March/April 2006

Universal Authentication

Leading the development of a privacy-protecting online ID system, Scott Cantor is hoping for a safer Internet.

By David Talbot

This article is the seventh in a series of 10 stories we're running over two weeks, covering today's most significant (and just plain cool) emerging technologies. It's part of our annual "10 Emerging Technologies" report, which appears in the March/April print issue of Technology Review.

If you're like most people, you've established multiple user IDs and passwords on the Internet -- for your employer or school, your e-mail accounts, online retailers, banks, and so forth. It's cumbersome and confusing, slowing down online interactions if only because it's so easy to forget the plethora of passwords. Worse, the diversity of authentication systems increases the chances that somewhere, your privacy will be compromised, or your identity will be stolen.

[Click here for an example of univeral authentication.] 
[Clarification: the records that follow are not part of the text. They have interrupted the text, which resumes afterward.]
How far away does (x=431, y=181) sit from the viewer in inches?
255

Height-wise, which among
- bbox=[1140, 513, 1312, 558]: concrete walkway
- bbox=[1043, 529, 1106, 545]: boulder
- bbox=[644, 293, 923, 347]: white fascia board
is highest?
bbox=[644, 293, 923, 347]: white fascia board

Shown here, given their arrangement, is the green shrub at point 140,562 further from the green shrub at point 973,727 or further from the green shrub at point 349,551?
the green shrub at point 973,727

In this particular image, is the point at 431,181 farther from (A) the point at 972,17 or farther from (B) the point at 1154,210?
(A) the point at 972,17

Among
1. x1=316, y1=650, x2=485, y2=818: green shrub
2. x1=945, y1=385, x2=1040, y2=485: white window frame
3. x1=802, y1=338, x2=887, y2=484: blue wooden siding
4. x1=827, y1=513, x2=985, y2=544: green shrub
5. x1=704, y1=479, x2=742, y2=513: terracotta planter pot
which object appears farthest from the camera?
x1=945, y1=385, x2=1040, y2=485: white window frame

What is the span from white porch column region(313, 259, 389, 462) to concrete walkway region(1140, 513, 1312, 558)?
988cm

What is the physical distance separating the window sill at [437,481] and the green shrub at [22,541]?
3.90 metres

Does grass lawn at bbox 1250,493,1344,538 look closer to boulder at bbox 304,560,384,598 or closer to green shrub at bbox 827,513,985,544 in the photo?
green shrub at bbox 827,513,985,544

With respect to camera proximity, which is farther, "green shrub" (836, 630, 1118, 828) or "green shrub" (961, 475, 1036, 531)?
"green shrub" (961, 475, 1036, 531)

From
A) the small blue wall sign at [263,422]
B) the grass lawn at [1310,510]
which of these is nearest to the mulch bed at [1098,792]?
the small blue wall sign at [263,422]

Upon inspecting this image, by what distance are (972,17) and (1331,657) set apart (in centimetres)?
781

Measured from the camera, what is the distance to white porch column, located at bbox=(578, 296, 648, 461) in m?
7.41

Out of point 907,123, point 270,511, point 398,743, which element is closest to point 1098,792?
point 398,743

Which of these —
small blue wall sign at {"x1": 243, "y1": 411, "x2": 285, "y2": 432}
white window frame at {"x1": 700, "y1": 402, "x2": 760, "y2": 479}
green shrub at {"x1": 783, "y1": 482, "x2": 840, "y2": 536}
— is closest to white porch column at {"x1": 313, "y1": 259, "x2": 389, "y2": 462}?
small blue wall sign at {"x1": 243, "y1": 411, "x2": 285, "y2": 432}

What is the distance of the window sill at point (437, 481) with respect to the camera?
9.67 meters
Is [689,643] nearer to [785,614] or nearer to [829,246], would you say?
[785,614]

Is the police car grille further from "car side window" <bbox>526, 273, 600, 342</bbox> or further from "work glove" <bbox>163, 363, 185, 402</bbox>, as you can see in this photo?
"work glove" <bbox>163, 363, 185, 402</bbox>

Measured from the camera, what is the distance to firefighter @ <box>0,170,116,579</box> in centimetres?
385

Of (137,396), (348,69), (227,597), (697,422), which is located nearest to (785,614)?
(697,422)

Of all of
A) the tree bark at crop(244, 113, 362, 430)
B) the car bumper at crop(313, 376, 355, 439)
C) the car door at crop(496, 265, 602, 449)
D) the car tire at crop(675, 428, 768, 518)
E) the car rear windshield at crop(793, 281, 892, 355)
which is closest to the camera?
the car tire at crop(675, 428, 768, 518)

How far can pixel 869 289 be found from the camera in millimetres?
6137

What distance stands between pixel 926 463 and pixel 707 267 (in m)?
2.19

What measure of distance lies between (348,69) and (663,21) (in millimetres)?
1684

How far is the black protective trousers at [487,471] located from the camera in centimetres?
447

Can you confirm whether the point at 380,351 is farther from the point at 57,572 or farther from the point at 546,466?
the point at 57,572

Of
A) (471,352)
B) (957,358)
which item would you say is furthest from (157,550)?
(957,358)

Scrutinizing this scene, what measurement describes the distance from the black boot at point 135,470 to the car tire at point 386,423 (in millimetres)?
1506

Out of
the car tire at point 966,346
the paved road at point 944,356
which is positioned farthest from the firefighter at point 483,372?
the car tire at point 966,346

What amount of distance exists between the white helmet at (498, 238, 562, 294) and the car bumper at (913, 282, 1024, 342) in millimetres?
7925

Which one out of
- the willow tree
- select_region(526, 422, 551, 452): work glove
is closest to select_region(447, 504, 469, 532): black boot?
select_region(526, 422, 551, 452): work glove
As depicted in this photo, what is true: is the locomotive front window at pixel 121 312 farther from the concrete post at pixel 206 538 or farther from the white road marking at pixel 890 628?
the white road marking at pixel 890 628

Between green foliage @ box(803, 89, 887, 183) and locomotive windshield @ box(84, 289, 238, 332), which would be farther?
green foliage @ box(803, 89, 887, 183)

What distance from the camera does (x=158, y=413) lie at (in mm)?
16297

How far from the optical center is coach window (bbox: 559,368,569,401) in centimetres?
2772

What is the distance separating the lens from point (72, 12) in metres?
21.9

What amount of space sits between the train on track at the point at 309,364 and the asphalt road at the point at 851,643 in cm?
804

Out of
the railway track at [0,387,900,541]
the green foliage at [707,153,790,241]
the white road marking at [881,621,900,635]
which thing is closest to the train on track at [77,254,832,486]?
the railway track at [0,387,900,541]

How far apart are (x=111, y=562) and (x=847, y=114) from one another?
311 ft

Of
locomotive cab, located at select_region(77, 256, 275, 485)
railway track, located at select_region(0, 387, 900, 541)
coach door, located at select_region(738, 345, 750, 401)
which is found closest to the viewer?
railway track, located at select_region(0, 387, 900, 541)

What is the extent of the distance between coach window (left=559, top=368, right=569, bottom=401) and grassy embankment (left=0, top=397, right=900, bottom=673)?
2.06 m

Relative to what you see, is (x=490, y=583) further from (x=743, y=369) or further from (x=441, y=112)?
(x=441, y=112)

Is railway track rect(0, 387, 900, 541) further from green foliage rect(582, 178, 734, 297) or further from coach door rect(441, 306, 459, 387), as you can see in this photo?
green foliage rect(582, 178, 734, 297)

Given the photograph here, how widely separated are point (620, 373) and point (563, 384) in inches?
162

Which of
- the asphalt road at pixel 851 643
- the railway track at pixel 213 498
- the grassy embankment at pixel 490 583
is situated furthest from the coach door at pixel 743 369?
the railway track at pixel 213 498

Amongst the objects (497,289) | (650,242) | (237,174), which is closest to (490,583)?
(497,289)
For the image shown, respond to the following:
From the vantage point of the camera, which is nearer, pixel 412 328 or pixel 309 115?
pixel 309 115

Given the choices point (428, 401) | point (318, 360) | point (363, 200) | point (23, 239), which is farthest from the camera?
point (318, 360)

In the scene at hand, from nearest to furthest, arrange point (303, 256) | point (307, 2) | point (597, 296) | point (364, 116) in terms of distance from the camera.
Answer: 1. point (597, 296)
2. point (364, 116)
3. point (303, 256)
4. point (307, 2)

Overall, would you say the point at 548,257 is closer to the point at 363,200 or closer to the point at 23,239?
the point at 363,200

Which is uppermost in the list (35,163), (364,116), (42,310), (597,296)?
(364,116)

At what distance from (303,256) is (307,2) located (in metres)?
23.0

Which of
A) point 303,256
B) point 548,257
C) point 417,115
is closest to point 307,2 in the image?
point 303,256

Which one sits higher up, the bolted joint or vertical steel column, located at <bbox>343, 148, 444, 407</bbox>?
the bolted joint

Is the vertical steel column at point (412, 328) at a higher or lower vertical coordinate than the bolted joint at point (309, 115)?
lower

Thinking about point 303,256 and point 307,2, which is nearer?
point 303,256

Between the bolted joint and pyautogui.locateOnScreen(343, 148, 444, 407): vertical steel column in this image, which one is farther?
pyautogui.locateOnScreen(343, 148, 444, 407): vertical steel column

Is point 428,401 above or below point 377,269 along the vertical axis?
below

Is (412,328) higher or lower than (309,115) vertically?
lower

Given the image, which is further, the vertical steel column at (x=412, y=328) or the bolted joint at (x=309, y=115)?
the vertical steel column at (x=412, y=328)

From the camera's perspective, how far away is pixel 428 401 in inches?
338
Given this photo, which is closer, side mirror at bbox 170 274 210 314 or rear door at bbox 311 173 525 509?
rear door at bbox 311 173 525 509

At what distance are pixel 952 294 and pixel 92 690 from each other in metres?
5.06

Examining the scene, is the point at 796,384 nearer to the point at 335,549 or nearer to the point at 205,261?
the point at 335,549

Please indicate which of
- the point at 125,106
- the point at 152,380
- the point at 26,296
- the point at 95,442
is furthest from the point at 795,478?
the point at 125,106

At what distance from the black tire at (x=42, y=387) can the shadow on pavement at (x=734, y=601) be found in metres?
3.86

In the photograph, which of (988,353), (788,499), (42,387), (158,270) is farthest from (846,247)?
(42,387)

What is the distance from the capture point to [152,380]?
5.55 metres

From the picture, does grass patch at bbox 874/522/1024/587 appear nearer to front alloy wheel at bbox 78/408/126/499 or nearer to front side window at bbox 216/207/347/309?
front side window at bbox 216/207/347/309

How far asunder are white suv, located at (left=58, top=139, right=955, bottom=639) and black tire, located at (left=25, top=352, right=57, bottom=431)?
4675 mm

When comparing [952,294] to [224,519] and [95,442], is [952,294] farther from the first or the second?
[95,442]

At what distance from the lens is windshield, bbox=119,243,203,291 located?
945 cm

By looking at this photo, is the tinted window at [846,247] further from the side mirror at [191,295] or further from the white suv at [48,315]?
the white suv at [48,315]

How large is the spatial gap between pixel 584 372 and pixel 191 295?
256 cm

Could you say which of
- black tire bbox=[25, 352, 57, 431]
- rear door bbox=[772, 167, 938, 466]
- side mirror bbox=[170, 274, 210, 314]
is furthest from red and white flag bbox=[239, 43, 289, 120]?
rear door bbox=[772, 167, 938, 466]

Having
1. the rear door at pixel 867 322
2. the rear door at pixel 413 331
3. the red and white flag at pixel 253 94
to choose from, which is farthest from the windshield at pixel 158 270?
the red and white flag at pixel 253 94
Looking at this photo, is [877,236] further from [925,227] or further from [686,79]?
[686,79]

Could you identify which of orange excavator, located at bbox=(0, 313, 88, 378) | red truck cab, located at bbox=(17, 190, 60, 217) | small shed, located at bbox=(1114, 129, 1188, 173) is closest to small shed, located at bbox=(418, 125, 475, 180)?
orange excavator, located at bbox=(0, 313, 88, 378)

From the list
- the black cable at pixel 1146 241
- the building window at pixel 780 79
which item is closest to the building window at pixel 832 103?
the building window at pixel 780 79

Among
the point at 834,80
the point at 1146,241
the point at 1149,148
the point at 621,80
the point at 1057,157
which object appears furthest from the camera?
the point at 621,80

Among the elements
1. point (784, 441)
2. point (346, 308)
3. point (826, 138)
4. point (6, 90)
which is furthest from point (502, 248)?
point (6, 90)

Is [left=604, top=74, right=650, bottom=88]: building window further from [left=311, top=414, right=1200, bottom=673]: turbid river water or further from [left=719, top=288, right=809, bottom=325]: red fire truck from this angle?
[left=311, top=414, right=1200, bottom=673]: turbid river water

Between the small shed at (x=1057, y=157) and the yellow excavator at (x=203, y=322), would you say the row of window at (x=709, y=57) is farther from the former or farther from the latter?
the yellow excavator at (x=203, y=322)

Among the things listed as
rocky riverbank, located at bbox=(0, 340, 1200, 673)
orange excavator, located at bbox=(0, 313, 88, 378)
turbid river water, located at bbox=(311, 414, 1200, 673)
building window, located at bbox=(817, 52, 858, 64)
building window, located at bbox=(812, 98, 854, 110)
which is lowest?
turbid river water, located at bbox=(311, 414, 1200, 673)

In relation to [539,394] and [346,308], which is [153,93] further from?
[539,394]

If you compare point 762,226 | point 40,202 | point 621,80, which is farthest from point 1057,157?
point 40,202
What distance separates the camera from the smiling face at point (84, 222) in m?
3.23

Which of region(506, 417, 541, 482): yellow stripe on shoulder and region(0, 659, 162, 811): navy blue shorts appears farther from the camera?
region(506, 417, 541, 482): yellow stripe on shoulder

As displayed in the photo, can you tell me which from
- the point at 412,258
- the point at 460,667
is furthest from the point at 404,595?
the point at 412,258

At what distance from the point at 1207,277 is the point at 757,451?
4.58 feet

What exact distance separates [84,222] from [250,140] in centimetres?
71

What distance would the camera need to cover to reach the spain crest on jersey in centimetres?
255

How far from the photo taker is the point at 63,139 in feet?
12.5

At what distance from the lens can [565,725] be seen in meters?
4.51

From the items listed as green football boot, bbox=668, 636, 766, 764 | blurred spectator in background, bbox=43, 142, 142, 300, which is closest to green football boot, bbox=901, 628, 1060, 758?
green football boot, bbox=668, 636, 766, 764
The balkanization of today's online identity-verifying systems is a big part of the Internet's fraud and security crisis. As Kim Cameron, Microsoft's architect of identity and access, puts it in his blog, "If we do nothing, we will face rapidly proliferating episodes of theft and deception that will cumulatively erode public trust in the Internet." Finding ways to bolster that trust is critically important to preserving the Internet as a useful, thriving medium, argues David D. Clark, an MIT computer scientist and the Internet's onetime chief protocol architect.

Scott Cantor, a senior systems developer at Ohio State University, thinks the answer may lie in Web "authentication systems" that allow users to hop securely from one site to another after signing on just once. Such systems could protect both users' privacy and the online businesses and other institutions that offer Web-based services.

Cantor led the technical development of Shibboleth, an open-standard authentication system used by universities and the research community, and his current project is to expand its reach. He has worked, not only to make the system function smoothly, but also to build bridges between it and parallel corporate efforts. "Scott is the rock star of the group," says Steven Carmody, an IT architect at Brown University who manages a Shibboleth project for Internet2, an Ann Arbor, MI-based research consortium that develops advanced Internet technologies for research laboratories and universities. "Scott's work has greatly simplified the management of these Internet-based relationships, while ensuring the required security and level of assurance for each transaction."

Shibboleth acts not only as an authentication system but also -- counterintuitively -- as a guardian of privacy. Say a student at Ohio State wishes to access Brown's online library. Ohio State securely holds her identifying information -- name, age, campus affiliations, and so forth. She enters her user ID and password into a page on Ohio State's website. But when she clicks through to Brown, Shibboleth takes over. It delivers only the identifying information Brown really needs to know: the user is a registered Ohio State student.